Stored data
┏━━
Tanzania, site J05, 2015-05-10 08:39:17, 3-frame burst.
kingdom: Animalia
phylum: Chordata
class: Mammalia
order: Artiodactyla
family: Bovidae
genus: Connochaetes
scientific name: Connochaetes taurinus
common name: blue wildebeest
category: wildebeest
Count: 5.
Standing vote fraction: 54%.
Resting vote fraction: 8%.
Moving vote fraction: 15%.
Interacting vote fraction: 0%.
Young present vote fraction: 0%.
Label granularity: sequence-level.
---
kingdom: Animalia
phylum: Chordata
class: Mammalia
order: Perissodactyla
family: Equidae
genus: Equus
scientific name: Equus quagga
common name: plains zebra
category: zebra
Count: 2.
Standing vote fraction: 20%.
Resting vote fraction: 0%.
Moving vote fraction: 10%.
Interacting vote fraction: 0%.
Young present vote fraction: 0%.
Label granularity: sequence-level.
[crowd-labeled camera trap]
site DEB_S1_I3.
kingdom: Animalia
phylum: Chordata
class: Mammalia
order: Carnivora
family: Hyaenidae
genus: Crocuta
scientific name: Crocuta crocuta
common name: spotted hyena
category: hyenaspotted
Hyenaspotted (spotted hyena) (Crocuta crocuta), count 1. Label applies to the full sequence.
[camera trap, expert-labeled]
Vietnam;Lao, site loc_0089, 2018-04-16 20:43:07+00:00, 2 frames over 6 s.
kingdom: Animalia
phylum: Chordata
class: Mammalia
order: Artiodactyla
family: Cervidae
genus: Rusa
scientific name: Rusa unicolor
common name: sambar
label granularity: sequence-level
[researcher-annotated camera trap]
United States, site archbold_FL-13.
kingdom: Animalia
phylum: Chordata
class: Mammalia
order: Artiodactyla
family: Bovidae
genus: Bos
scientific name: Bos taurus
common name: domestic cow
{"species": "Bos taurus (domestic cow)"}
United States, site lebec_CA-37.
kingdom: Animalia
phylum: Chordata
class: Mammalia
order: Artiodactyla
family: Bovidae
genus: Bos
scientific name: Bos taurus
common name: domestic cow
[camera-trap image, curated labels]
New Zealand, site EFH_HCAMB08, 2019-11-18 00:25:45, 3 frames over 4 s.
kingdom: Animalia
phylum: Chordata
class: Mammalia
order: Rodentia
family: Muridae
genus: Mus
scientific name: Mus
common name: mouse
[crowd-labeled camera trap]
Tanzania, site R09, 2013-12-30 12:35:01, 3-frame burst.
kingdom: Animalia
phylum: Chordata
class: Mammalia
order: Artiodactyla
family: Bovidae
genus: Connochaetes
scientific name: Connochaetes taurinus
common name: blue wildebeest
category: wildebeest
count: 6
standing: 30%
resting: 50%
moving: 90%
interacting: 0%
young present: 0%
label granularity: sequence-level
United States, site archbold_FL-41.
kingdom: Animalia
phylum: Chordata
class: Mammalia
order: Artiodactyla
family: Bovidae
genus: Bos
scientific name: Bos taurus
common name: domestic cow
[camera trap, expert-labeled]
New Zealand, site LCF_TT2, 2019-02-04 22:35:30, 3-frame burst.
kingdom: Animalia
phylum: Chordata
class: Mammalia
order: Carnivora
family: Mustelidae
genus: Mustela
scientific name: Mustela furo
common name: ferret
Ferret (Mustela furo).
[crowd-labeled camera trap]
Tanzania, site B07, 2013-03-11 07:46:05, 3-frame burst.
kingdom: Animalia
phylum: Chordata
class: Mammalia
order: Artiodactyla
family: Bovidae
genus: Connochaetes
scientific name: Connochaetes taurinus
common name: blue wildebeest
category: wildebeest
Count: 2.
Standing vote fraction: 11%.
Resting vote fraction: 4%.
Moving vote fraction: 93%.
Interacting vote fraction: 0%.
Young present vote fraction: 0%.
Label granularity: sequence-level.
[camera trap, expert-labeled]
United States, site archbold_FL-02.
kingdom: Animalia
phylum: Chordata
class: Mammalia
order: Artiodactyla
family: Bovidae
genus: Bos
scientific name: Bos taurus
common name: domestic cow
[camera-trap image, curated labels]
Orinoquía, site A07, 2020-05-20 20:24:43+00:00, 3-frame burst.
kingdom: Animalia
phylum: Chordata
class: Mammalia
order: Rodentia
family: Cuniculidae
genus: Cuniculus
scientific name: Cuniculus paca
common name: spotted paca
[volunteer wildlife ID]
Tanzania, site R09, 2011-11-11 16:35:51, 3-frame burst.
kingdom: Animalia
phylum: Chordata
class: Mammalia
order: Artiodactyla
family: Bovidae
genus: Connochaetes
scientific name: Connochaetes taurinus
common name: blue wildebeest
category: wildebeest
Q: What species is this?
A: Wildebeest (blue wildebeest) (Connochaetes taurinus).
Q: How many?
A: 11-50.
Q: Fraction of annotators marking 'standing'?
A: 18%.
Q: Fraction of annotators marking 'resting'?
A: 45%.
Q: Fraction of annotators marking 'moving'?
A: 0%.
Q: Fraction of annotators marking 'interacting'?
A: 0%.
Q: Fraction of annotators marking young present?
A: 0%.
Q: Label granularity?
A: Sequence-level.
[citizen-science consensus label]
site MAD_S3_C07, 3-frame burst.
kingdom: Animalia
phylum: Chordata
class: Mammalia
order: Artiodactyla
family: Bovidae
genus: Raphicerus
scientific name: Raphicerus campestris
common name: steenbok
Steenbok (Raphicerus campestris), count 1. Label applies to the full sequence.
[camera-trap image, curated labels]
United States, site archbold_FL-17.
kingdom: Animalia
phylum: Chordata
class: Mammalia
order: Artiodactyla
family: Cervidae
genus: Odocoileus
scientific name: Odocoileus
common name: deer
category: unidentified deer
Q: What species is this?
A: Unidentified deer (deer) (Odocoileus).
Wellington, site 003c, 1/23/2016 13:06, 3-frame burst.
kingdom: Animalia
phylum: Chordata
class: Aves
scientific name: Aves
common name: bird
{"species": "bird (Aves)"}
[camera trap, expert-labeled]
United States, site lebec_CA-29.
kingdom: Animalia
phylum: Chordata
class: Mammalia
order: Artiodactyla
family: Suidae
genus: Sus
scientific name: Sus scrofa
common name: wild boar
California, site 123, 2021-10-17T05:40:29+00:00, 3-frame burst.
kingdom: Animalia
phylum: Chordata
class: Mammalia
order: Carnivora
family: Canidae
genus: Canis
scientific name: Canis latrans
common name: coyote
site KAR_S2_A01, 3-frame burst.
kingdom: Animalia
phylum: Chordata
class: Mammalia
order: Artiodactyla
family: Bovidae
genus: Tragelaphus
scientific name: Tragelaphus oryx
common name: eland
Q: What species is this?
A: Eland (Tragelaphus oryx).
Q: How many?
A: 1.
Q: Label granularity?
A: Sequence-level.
┗━━
Which lines above hold the string "burst"? Please copy all of them.

Tanzania, site J05, 2015-05-10 08:39:17, 3-frame burst.
Tanzania, site R09, 2013-12-30 12:35:01, 3-frame burst.
New Zealand, site LCF_TT2, 2019-02-04 22:35:30, 3-frame burst.
Tanzania, site B07, 2013-03-11 07:46:05, 3-frame burst.
Orinoquía, site A07, 2020-05-20 20:24:43+00:00, 3-frame burst.
Tanzania, site R09, 2011-11-11 16:35:51, 3-frame burst.
site MAD_S3_C07, 3-frame burst.
Wellington, site 003c, 1/23/2016 13:06, 3-frame burst.
California, site 123, 2021-10-17T05:40:29+00:00, 3-frame burst.
site KAR_S2_A01, 3-frame burst.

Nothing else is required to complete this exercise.